Breathing her exhalations? Evidently her shadow retained some agency, as well as Will’s persona. She wondered what else it was up to.

Parisa Voss looked Ann up and down as she approached, her expression one of tightly managed anger. It was supposed to hide the animal terror that oozed out of her every pore.

‘Tell me what happened,’ said Voss.

No hello. Not even any criticism. The senator had to be desperate to figure out what the hell was going on. The League had clear strategic objectives for outlier scenarios. They’d be trying to retain control of their assets while reducing the number of destabilising variables. Their focus would be on owning the aftermath of the Nem invasion, whatever chaos the machines had caused. Voss had brought her back here for one reason: to strengthen her rapidly weakening hand.

‘Will and I tried to escape to warn Earth,’ said Ann. ‘We got caught in the fight and ended up on Snakepit. Will interfaced with the planet in a bid to keep the human race alive and I came back up here to finish off what we started. I’ll be leaving shortly.’

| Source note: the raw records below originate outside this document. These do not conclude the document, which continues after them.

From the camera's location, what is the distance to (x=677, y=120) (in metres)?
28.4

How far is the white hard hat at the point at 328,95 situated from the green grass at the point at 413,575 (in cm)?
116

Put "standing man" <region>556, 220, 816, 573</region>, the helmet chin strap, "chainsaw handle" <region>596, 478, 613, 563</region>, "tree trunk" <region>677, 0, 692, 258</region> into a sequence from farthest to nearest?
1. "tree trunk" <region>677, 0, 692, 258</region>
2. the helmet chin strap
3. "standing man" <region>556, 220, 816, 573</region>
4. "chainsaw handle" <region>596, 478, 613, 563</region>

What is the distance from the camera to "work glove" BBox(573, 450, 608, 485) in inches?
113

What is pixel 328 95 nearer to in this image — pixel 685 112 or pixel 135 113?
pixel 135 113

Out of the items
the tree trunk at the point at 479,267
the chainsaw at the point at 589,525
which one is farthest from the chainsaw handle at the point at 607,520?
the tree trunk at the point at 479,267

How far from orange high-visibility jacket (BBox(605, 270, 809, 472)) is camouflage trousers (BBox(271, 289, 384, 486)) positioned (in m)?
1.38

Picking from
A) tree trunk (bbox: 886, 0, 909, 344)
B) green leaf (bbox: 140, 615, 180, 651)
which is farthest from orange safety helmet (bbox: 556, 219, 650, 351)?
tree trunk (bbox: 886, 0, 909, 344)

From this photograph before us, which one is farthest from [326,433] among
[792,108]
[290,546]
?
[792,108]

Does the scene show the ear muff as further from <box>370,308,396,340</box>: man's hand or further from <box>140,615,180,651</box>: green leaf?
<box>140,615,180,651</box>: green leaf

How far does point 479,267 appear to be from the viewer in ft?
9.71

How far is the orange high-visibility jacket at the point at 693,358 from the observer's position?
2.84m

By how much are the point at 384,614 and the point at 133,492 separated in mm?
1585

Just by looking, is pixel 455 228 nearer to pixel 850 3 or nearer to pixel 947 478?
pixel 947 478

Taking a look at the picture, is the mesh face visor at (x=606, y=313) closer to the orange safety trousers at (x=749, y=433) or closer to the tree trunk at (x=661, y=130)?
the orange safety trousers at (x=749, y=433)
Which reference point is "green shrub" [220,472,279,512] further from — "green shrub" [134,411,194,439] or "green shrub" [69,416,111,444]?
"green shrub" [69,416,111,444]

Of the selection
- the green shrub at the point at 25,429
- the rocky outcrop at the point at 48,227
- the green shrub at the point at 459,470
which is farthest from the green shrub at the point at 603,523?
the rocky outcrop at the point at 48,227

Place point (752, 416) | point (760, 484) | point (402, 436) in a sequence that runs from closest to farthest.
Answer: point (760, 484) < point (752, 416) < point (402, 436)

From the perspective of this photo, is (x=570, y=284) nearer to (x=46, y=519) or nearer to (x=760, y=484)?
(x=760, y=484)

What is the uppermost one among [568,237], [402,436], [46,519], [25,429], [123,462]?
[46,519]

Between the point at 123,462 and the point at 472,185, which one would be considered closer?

‘Oh, really?’ snapped Voss. ‘You think we’re just going to let you walk out of here? You think that because you read the tea leaves about Nem complexity you have some sacred responsibility to rescue Earth? For your information, your input has already been factored in. Nelson was prepping to leave to support the defence of Earth when Snakepit started interfering with control of the
Ariel Two
. Sam’s probability assessments have been de-emphasised and his directives marked as unreliable. The League
will
own the aftermath of this debacle with your help or without it, Ms. Ludik. As it is, your inability to detach from Will Monet has made that process far more complicated than necessary. You have a lot to answer for.’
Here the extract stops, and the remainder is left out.